DIPHTHERIA TOXOID (FROZEN)
Diphtheria toxoid (frozen) is a formaldehyde-inactivated toxin purified from Corynebacterium diphtheriae. Toxoid is presented frozen in Tris-EDTA disodium salt buffer.
PRODUCT DETAILS – DIPHTHERIA TOXOID (FROZEN)
- Purified from Corynebacterium diphtheriae strain NCTC 10648.
- >98% pure by SDS-PAGE; one major band at 58kDa corresponding to intact toxin when run under reducing conditions on SDS-PAGE.
- Toxoid is presented frozen in buffer containing 0.01 M Tris pH 7.5 and 0.001 M Na2EDTA.
- Inactivated by incubation with formaldehyde for 3-weeks.
- Cytotoxicity assay is used to confirm loss of activity. Toxoid is tested by measuring its effect on cell viability in Chinese Hamster Ovary (CHO) cells.
Diphtheria is an acute upper respiratory illness caused by the Gram-positive bacterium, Corynebacterium diphtheriae, and occasionally by toxigenic C. ulcerans and C. pseudotuberculosis strains (Sharma et al., 2019). It infects epithelial cells of the upper respiratory tract and produces diphtheria toxin, an exotoxin which inhibits protein synthesis in mammalian cells (MacGregor, 2010). Diphtheria toxin is proteolytically cleaved forming a two-part toxin, held together by a disulfide bridge. The amino terminal carries the toxin’s enzymatic activity, capable of ADPribosylation and inactivation of translation elongation factor 2 (EF-2). The carboxy-terminal domain binds to specific host receptors, the heparin-binding EGF-like growth factor (HB-EGF) on human epithelial cells and translocates the catalytic domain into the cell.
Diphtheria usually affects the nose and throat, but sometimes it can affect the skin. It characteristically forms a pseudomembrane in the throat, but cutaneous infections are also possible (Sharma et al., 2019). People can be carriers and pass it on to others without showing any symptoms themselves. It is spread through direct contact with infected respiratory secretions and cutaneous lesions (MacGregor, 2010). People who have diphtheria are infectious for up to 4 weeks or sometimes even longer. Diphtheria is now well controlled by immunisation with a vaccine produced by chemical inactivation of the purified diphtheria toxin (to produce toxoid). Diphtheria vaccines are based on diphtheria toxoid, a modified bacterial toxin that induces protective antitoxin antibodies of the IgG type. Toxin-producing C. diphtheriae is grown in liquid media and the toxin converted to the inactive toxoid by treatment with formalin (WHO, 2015).

* * * * * * * * *

WHAT YOU SHOULD DO
Copy the passage on diphtheria toxoid word for word, starting with "Diphtheria toxoid (frozen) is" and going on through "disodium salt buffer.".

GIVEN RECORDS
* * * * * * * * *

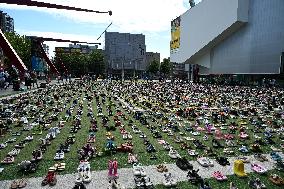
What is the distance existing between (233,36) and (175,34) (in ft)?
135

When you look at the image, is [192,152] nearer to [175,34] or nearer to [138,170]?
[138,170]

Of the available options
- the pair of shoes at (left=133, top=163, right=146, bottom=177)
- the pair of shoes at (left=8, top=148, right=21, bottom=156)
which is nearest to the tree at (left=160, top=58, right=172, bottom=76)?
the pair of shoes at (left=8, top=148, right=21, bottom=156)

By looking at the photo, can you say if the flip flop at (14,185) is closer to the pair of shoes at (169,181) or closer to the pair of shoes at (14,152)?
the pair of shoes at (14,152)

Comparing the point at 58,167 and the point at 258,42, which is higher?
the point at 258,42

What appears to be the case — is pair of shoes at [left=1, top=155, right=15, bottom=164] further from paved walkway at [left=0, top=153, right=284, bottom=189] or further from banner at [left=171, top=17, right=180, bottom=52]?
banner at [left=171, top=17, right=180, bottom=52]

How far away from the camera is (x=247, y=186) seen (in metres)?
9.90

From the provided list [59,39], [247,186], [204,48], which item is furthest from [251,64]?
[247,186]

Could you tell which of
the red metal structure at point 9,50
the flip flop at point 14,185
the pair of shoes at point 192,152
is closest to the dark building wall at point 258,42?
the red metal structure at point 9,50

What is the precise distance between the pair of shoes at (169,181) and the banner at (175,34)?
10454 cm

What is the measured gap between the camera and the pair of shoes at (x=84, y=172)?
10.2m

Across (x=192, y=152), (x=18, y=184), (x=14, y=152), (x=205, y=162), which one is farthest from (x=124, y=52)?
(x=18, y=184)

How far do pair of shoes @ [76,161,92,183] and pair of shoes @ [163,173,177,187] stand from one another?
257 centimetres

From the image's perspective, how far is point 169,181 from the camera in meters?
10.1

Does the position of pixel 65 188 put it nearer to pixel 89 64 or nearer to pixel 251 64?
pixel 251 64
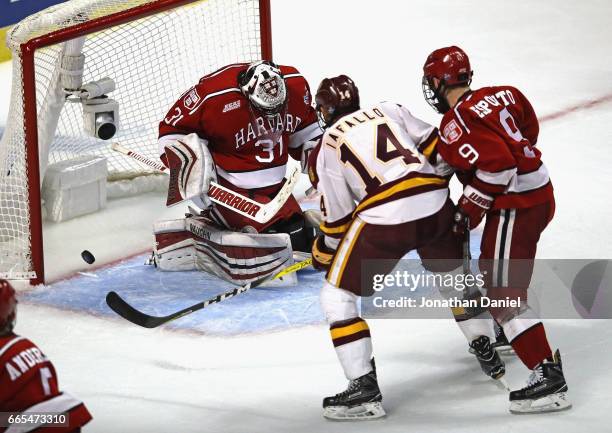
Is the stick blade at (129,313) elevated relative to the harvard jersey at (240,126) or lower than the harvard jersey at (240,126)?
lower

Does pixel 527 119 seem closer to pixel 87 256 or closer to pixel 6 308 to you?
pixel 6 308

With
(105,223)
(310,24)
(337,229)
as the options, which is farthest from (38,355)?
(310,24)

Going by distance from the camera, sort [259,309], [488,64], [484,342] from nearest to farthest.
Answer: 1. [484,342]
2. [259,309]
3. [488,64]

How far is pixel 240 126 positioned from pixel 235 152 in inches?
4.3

* * * * * * * * *

RESPONSE BOX
Diphtheria toxoid (frozen) is a formaldehyde-inactivated toxin purified from Corynebacterium diphtheriae. Toxoid is presented frozen in Tris-EDTA disodium salt buffer.